Snappers do hibernate in the winter, however, captive species don’t necessarily need to hibernate if conditions are favorable. Some owners induce hibernation by reducing the temperatures of their enclosures, however, it’s not known how beneficial this is to your turtle’s long-term health.

Can they Swim?

They are very effective swimmers and spend most of their time in the water, meaning they’ll need good-sized aquariums or enclosures with access to plenty of water.


These pets should be handled as little as possible to prevent stressing out your pet or you, however sometimes this is an unavoidable reality.

Snappers have a very long and flexible neck and need to be very carefully handled to avoid getting a nasty nip.

Unlike alligator snappers, common snappers must be handled by holding them at the rear of the carapace on both sides near the feet, or by sliding your hand beneath the rear of the turtle’s plastron and lifting accordingly, with your other hand on the rear of the upper carapace.

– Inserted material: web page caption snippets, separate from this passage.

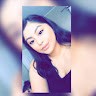 Natalie Briceno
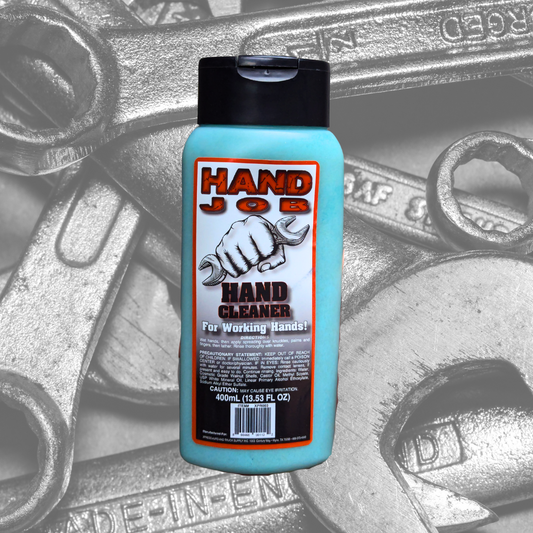 SQUEEZE BOTTLE, 13.5oz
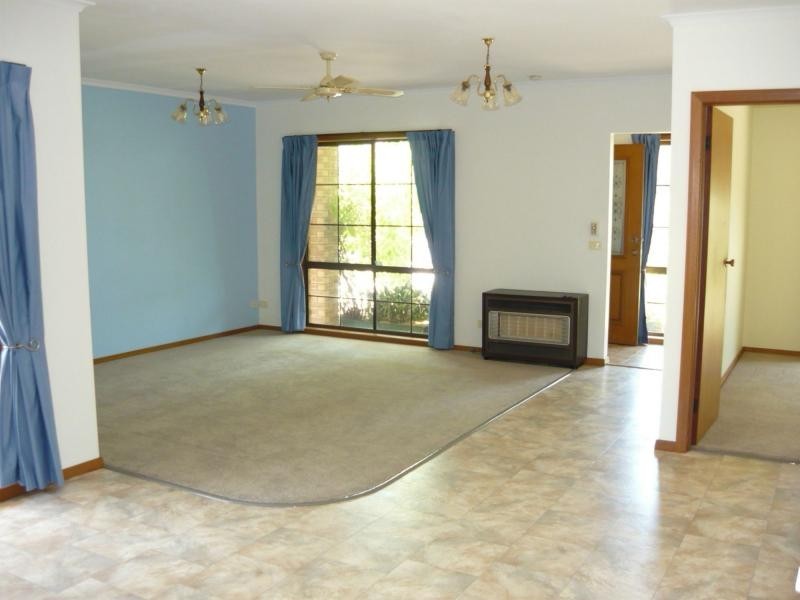 151 Waller Street, Benalla VIC 3672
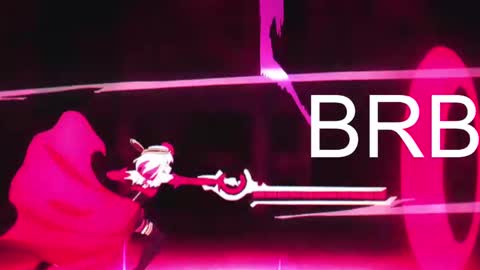 Snapshot of asheluck chatting on March 3, 8:27 am AshleyAshe online show from March 3, 8:27 am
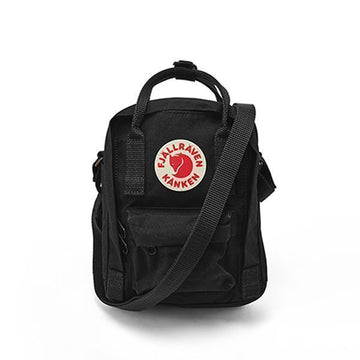 FJALL RAVEN Crossbody Bag 151114107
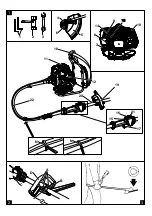 Preview for 2 page of EMAK BCH 40 BP Operators Instruction Book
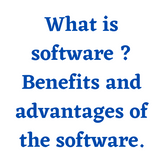 What is Zalo PC software ? Benefits and advantages of the software. software ? Benefits and advantages of the software.
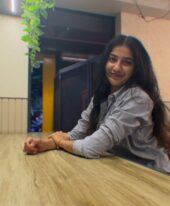 Harshita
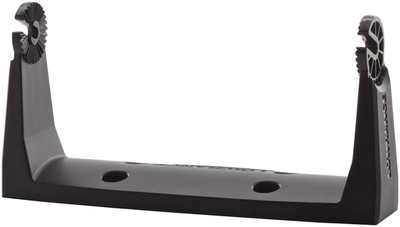 LOWRANCE 000-11021-001 HDS-12 TOUCH GIMBAL BRACKET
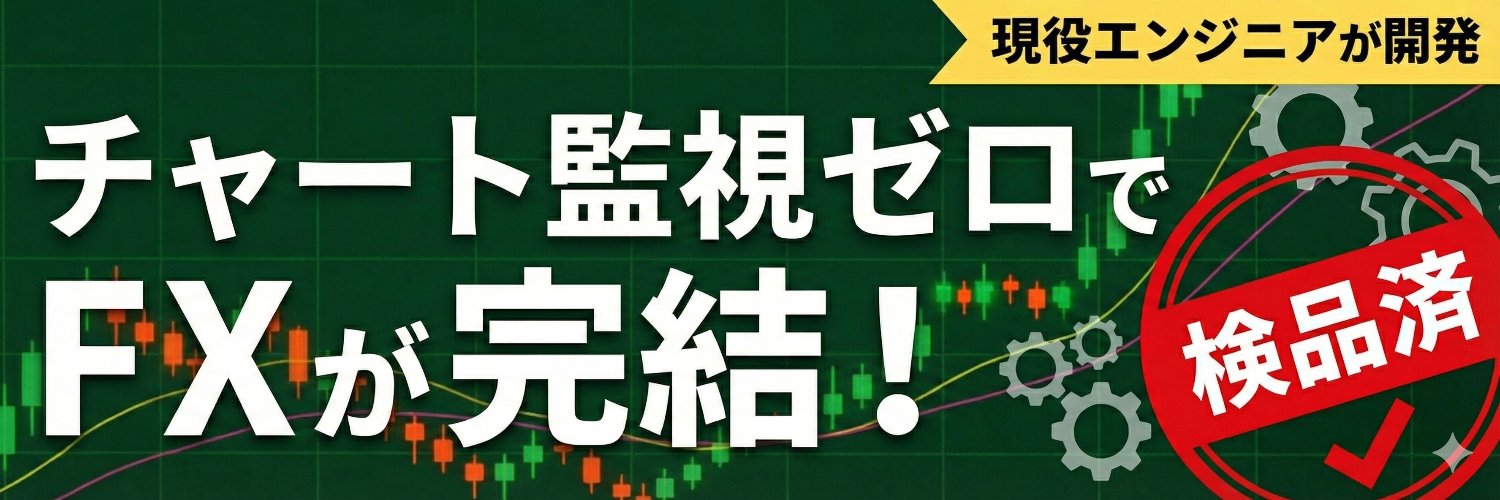 ssms618's profile banner image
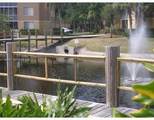 4055 Mcnab Rd - Photo 12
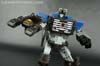 Titans Return Cerebros - Image #55 of 99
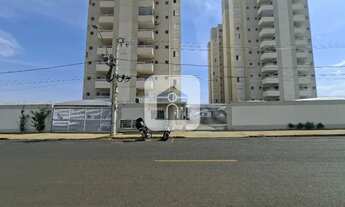 Imagem: Apartamento para locação no Bairro Jardim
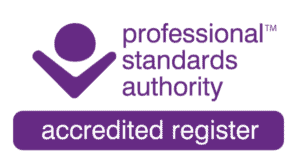 Quality Mark logo transparent – for online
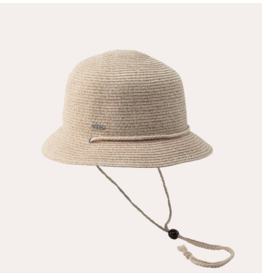 Canadian Hat Cynthia-Short Cloche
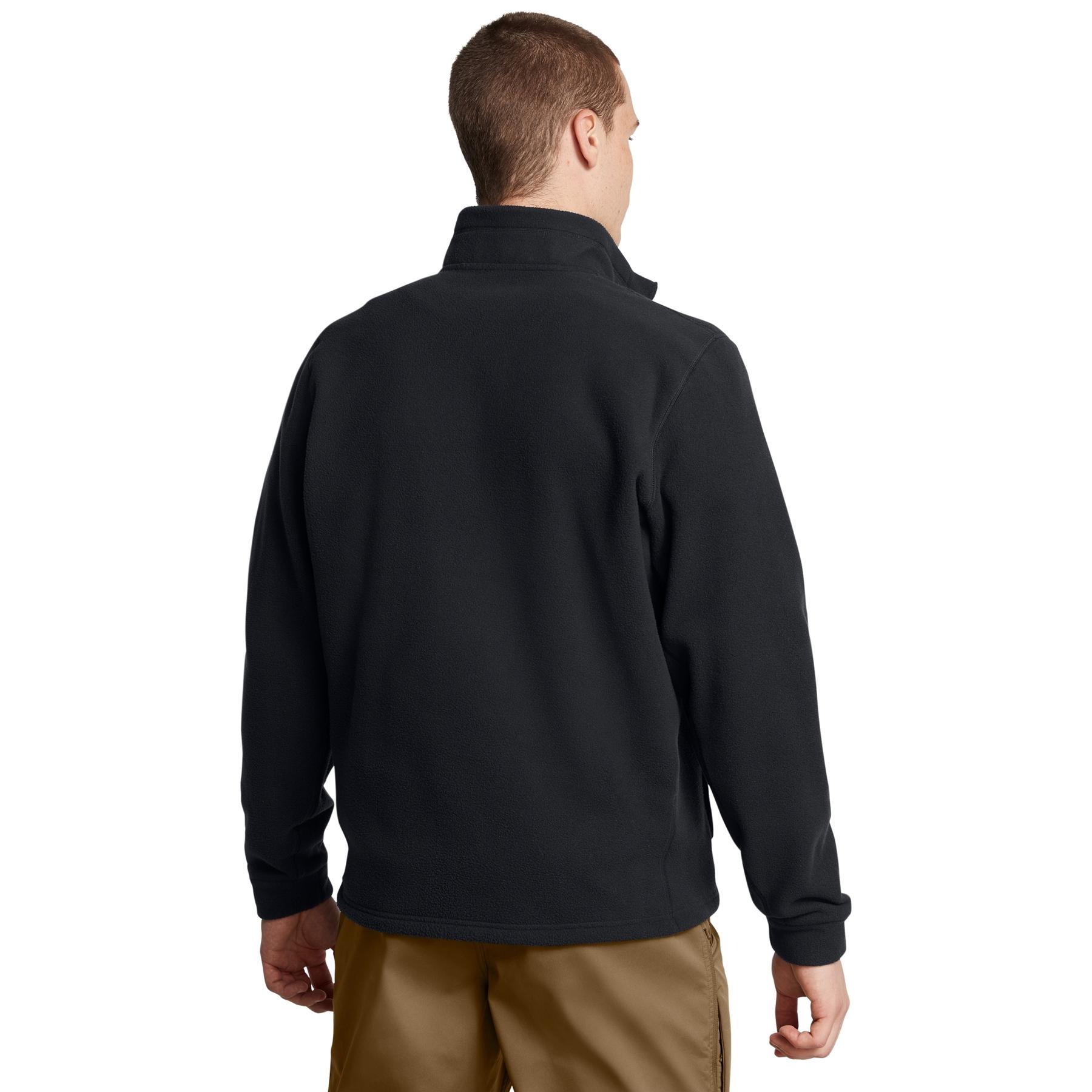 product/u/n/under-armour_1387570-001_1_1.jpg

NEVER pick one up by the tail as this can have an awful effect on the turtle’s spine, and try not to use large spades or scoops as these aren’t secure and will leave you and your turtle vulnerable to injury.


Baby common snappers can be brought for as little as $25 while adults are more expensive, however, the main costs come with setting up and maintaining a suitable enclosure for them.

Fun Facts

Their scientific name is Chelydra Serpentina. Chelydra is Latin for tortoise, while Serpentina is Greek for snake, in reference to their fairly long tails.